>> Begin INPUT FOR THIS TASK
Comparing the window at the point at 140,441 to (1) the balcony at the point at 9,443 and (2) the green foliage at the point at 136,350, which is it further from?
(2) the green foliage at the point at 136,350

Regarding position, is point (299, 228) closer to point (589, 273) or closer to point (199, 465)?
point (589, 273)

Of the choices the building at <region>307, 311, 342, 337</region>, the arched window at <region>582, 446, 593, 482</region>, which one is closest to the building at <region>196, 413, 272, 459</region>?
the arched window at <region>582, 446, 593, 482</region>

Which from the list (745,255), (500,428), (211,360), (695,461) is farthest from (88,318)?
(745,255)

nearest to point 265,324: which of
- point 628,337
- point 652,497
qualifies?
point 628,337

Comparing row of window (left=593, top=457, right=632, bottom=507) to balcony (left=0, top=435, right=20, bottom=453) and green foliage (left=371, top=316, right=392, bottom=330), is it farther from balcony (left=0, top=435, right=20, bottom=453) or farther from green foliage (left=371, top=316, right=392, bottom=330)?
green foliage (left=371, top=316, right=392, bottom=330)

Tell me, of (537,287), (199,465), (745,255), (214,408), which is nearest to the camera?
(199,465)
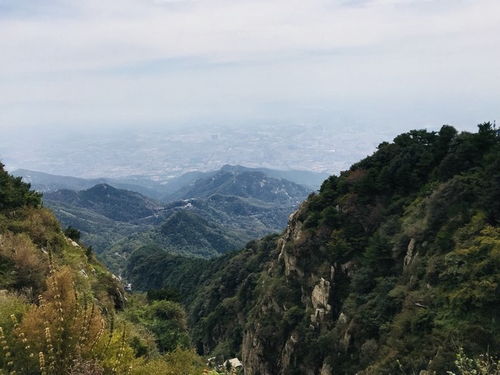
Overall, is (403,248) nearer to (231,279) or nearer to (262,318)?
>> End INPUT FOR THIS TASK
# SHORT EXERCISE:
Reproduce all of the entries above word for word, leaving the pictures out.

# FINISHED EXERCISE:
Comparing the window at the point at 140,441 to (1) the balcony at the point at 9,443 and (2) the green foliage at the point at 136,350, which is it further from?
(2) the green foliage at the point at 136,350

Regarding position, is point (299, 228) closer to point (589, 273) or closer to point (199, 465)?
point (589, 273)

Of the choices the building at <region>307, 311, 342, 337</region>, the arched window at <region>582, 446, 593, 482</region>, which one is closest to the building at <region>196, 413, 272, 459</region>?
the arched window at <region>582, 446, 593, 482</region>

Which from the list (745,255), (500,428), (211,360), (695,461) is farthest from (88,318)?
(745,255)

nearest to point 265,324: which of
- point 628,337
- point 652,497
qualifies?
point 628,337

Comparing row of window (left=593, top=457, right=632, bottom=507) to balcony (left=0, top=435, right=20, bottom=453) and green foliage (left=371, top=316, right=392, bottom=330), is it farther from balcony (left=0, top=435, right=20, bottom=453) or farther from green foliage (left=371, top=316, right=392, bottom=330)?
green foliage (left=371, top=316, right=392, bottom=330)

Tell me, of (537,287), (199,465), (745,255), (214,408), which is nearest to the camera?
(199,465)
Overall, is (403,248) nearer to (231,279) or nearer to (262,318)?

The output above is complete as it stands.